## Quoted passage:

+++

John Churchill Sibley was born on 12 December 1858 in Crewkerne, Somerset and became a boarder at the local School, where, from the age of 13 he played the school organ.

At 18 Sibley became a teacher at Clifton Grammar School in Warwickshire, where he was also the organist. To avoid making a noise, he practiced on a small harmonium. without using the bellows and eventually gained his Doctor of Music degree in 1894.

Director of Music

Later he was appointed to the position of Director of the Queen's Music and became well known as a composer of both sacred and secular music. He continued to work both as a conductor and composer but after the First World War began to take a greater interest in spiritual matters and a common bond through music led to him accepting ordination as a priest from F.E.J. Lloyd in 1924.

Archbishop

When he retired in 1929, he determined to devote his declining years to the service of God, and after his consecration by Lloyd in 1929, returned to England as Archbishop Metropolitan of the Orthodox Catholic Church in the British Empire.

+++

## Given data:
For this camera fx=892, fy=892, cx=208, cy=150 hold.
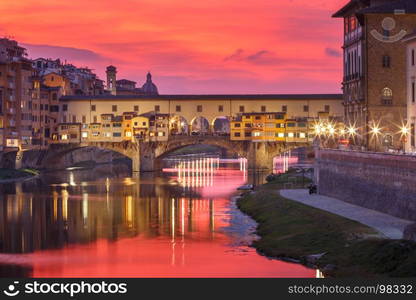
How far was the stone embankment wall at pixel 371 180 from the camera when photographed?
171 feet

+++

## Set of tasks:
1. Decide whether each statement agrees with the Sibley biography. For each, answer yes or no and quote the words from the text that settle it.
(a) Sibley played the school organ from the age of 13.
(b) Sibley earned his Doctor of Music degree in 1924.
(c) Sibley was ordained a priest by F.E.J. Lloyd in 1924.
2. Carry on the Sibley biography from the point where it stops.

## Answers for the tasks:
1.
(a) Yes: "from the age of 13 he played the school organ."
(b) No: "eventually gained his Doctor of Music degree in 1894."
(c) Yes: "accepting ordination as a priest from F.E.J. Lloyd in 1924."

2.
 
Unfortunately in this new role he rapidly attracted enemies in the established Church who often employed agent provocateurs and the gutter press against him. Despite this persecution he was always the perfect gentleman, and there was a firm chin under his George V beard.

Persecutions

Yet he was often deceived by people who appealed to his kindly nature and both he and his wife suffered greatly from treachery by those they sought to help. Eventually he was to admit, ‘One can be too easily accessible.’ One such attack came from a young woman reporter from the gutter press, who first sought his help and then launched a vicious attack through “John Bull” a gutter press magazine. The same woman later tried a similar trick with the Rev. Father, John Ward, but warned by the Archbishop, he was less easily duped.
 
In his ecclesiastical capacity Sibley wore a black suit, black spats, purple stock, and a wide-brimmed hat with a rosette.  He was a likeable old man with steady blue eyes behind his gold-rimmed glasses, very upright in stance and courteous in the extreme, yet underneath was a will of iron. Sibley himself suffered great pain from an enlarged prostate, and many persecutions but struggled on.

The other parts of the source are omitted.